**Excerpted text:**
'''

The OAIC’s systems have not been compromised.

The statement begs more questions than it answers. The data breach was reported in early May and the Australian Financial Review has been covering the story regularly. It is difficult to understand how in the 5,000 hours HWL Ebsworth claims it has spent on the data breach could not have notified the Commissioner earlier than 10 June. And it could have gone into specifics more than “a document or documents” about a “limited number of OAIC files” . The statement leaves open the conclusion that HWL Ebsworth has not completed its task vis a vis the OAIC files. That is extraordinary. It has been 6 weeks since the firm was advised about the data breach. The opaqueness of the statement makes it almost meaningless except if the intention is to make a statement.

'''

**Prompt A:** Summarize the passage on the HWL Ebsworth data breach statement in two sentences.
**Prompt B:** Extend the passage on the HWL Ebsworth data breach statement, starting after its final sentence.
The listing after this point is not needed for either task.

**Given data:**
'''

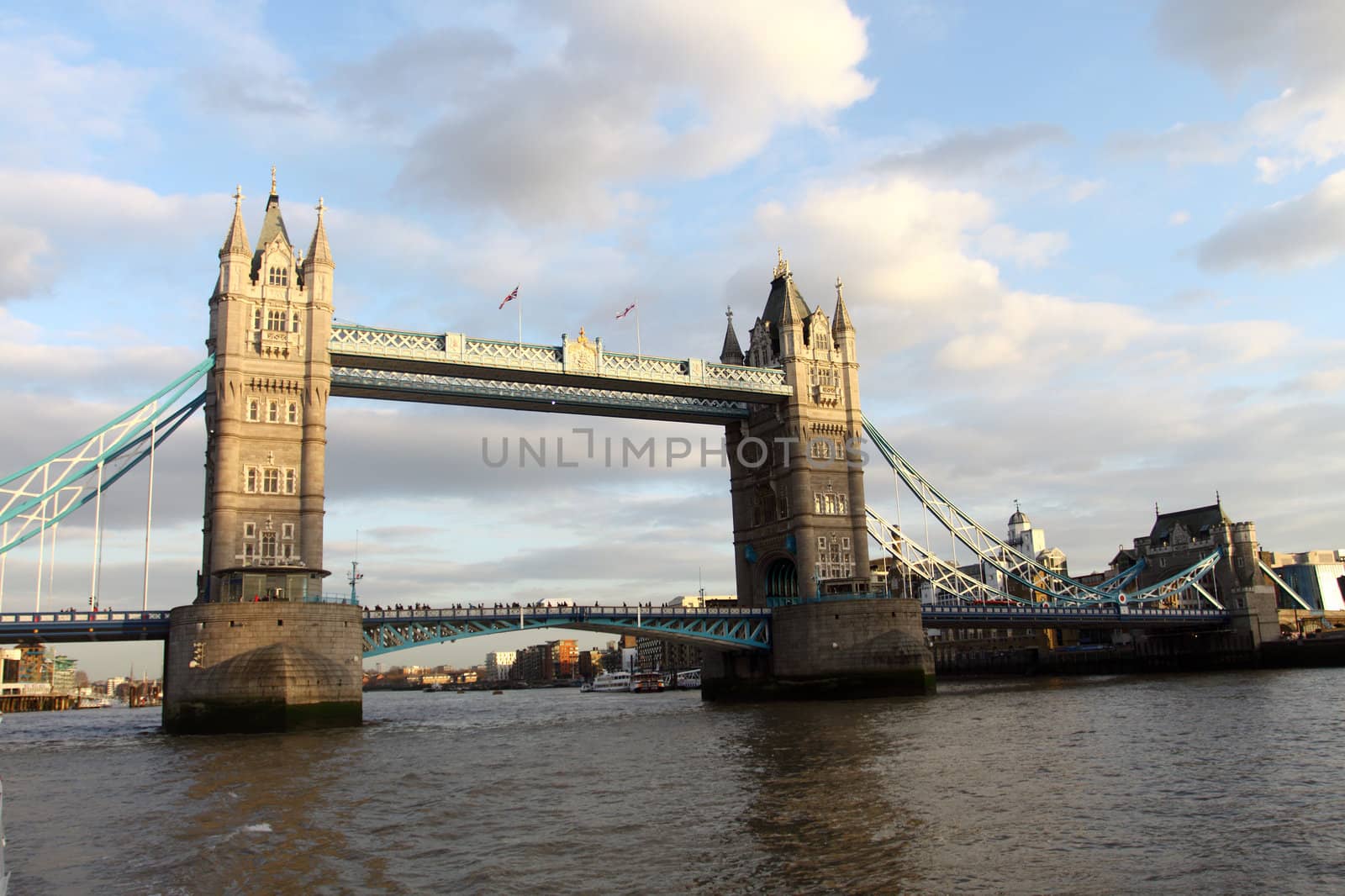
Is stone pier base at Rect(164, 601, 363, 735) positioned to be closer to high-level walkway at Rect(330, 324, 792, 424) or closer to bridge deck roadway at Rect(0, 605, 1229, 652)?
bridge deck roadway at Rect(0, 605, 1229, 652)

'''

**Answer A:** The statement that the OAIC's systems were not compromised raises more questions than it answers, especially since the breach was reported in early May and HWL Ebsworth says it has spent 5,000 hours on it yet did not notify the Commissioner earlier than 10 June. Its vague mention of "a document or documents" from a "limited number of OAIC files" suggests that the firm has not finished its work on those files six weeks after being advised of the breach, and that opaqueness makes the statement almost meaningless.

**Answer B:**
Many organisations have quite good outward looking cyber security, providing a hard shell against cyber attacks. A cyber wall surrounding a site so to speak. Unfortunately that is all too often the limit of the defences. Those defences are lineffective when hackers acquire valid authentications from an employee, as appears to be the case here, and enter the system.  Many organisations have very poor systems established for monitoring suspicious network activity or internal protections such as silos of information requiring separate authentication. In the case of the HWL Ebsworth data breach apparently Black Cat accessed the drives of 2,000 employees and copied what was there. How that could happen without raising any sort of alarm is a concern.

There are programs which can identify involving abnormal access patterns, database activities, file changes, and other out-of-the-ordinary actions. Those are indicia of a data breach. Network security tools which can be deployed to detect suspicious activity within a system and respond include:

  • IDS (Intrusion Detection System): An IDS  identifies and raises the alert about malicious activity in a network. It does not take action to prevent or remediate an attack. 
  • IPS (Intrusion Prevention System): An IPS  identifies a potential breach and takes action to prevent the attack by blocking the suspicious activity in question. 
  • SIEM (Security Incident and Event Management): SIEMs monitor and control network activity. An SIEM can identify breaches in-progress. This real-time detection helps with quick response times. 
  • NBAD (Network Behavior Anomaly Detection): An NBAD system uses knowledge of “normal” system behavior to identify abnormal behavior. 
  • SIA (System Integrity Assurance):  A System Integrity Assurance tool identifies and prohibits unknown or unauthorized changes in real time.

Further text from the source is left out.